━━━ RECORDS FOR PROCESSING
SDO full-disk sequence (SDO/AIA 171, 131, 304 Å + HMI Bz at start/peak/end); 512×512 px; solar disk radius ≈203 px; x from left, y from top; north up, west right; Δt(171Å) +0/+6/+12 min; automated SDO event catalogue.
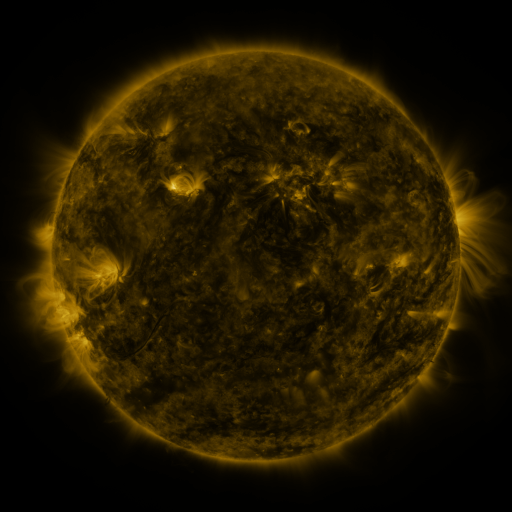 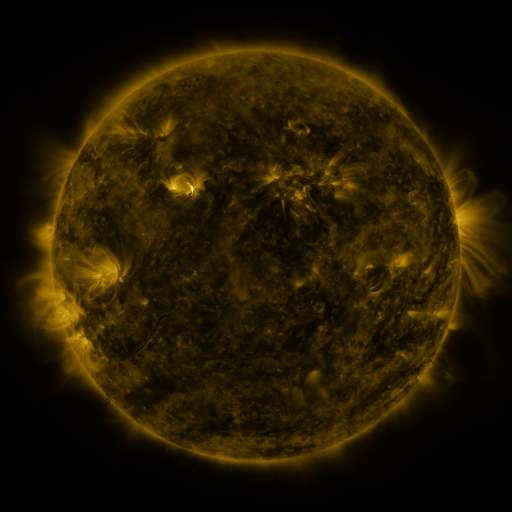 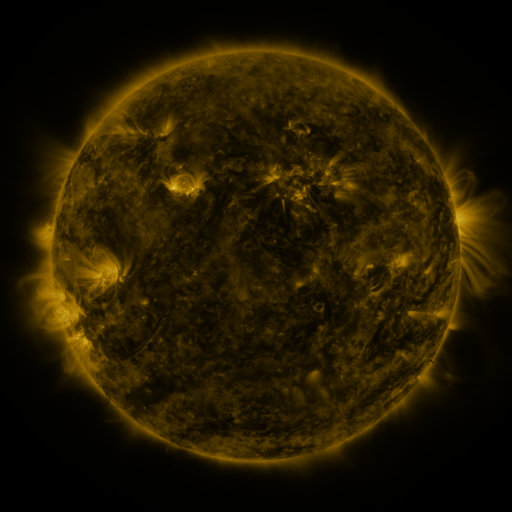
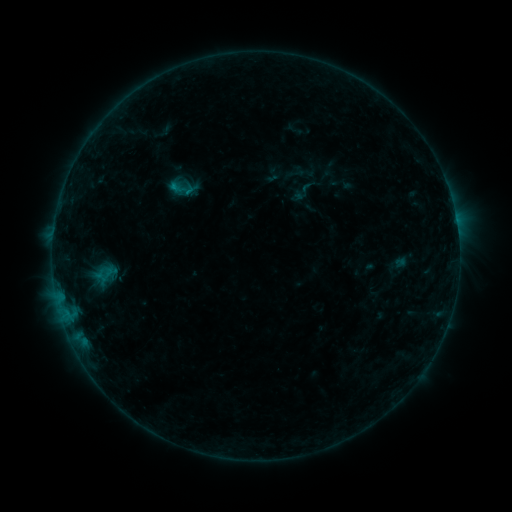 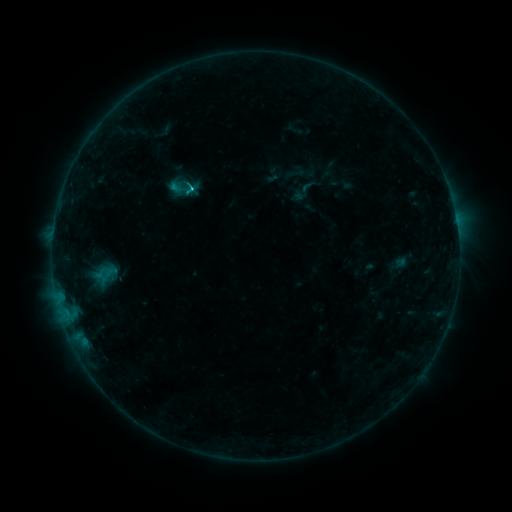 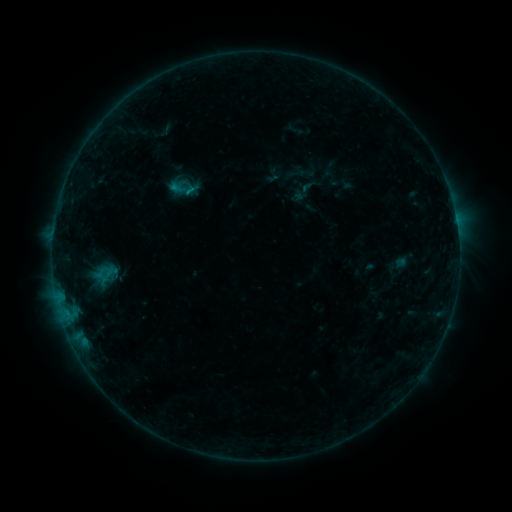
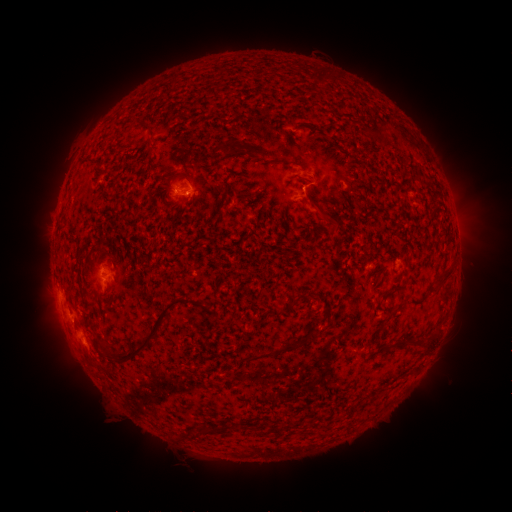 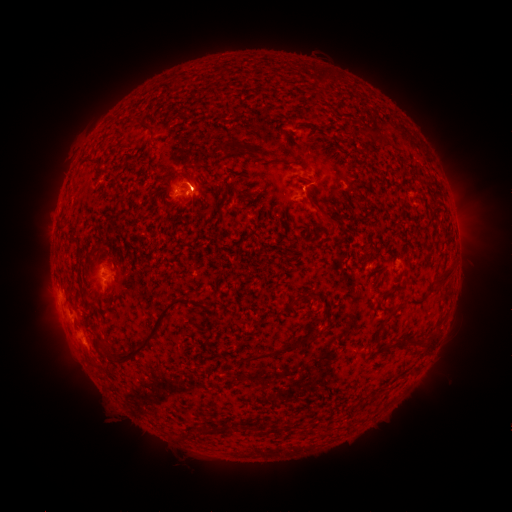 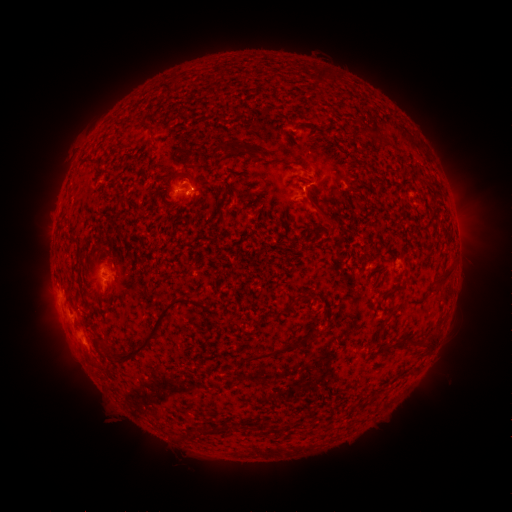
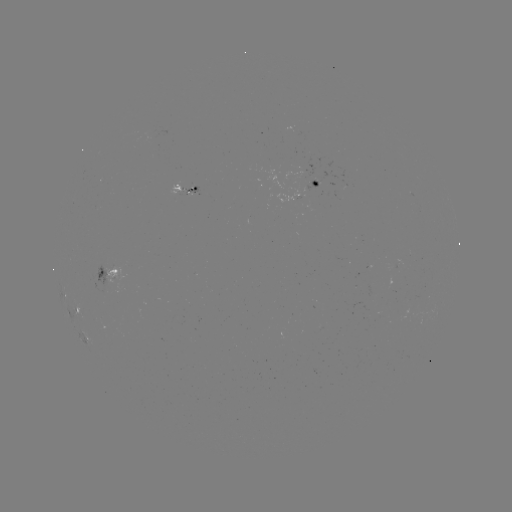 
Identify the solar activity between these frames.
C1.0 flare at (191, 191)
━━━━━━
━━━ RECORDS FOR PROCESSING
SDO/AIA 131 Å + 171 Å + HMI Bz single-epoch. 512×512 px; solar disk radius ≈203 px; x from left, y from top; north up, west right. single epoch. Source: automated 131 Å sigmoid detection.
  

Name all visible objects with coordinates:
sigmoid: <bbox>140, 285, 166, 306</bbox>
━━━━━━
TASK GOAL:
Switch "frames" to "images" and write the lines out again with nothing else changed, starting at the line that has "SDO full-disk sequence" and stopping after the line that has "C1.0 flare at (191, 191)". Leave the pictures out of your answer.

RESULT OF THE TASK:
SDO full-disk sequence (SDO/AIA 171, 131, 304 Å + HMI Bz at start/peak/end); 512×512 px; solar disk radius ≈203 px; x from left, y from top; north up, west right; Δt(171Å) +0/+6/+12 min; automated SDO event catalogue.
Identify the solar activity between these images.
C1.0 flare at (191, 191)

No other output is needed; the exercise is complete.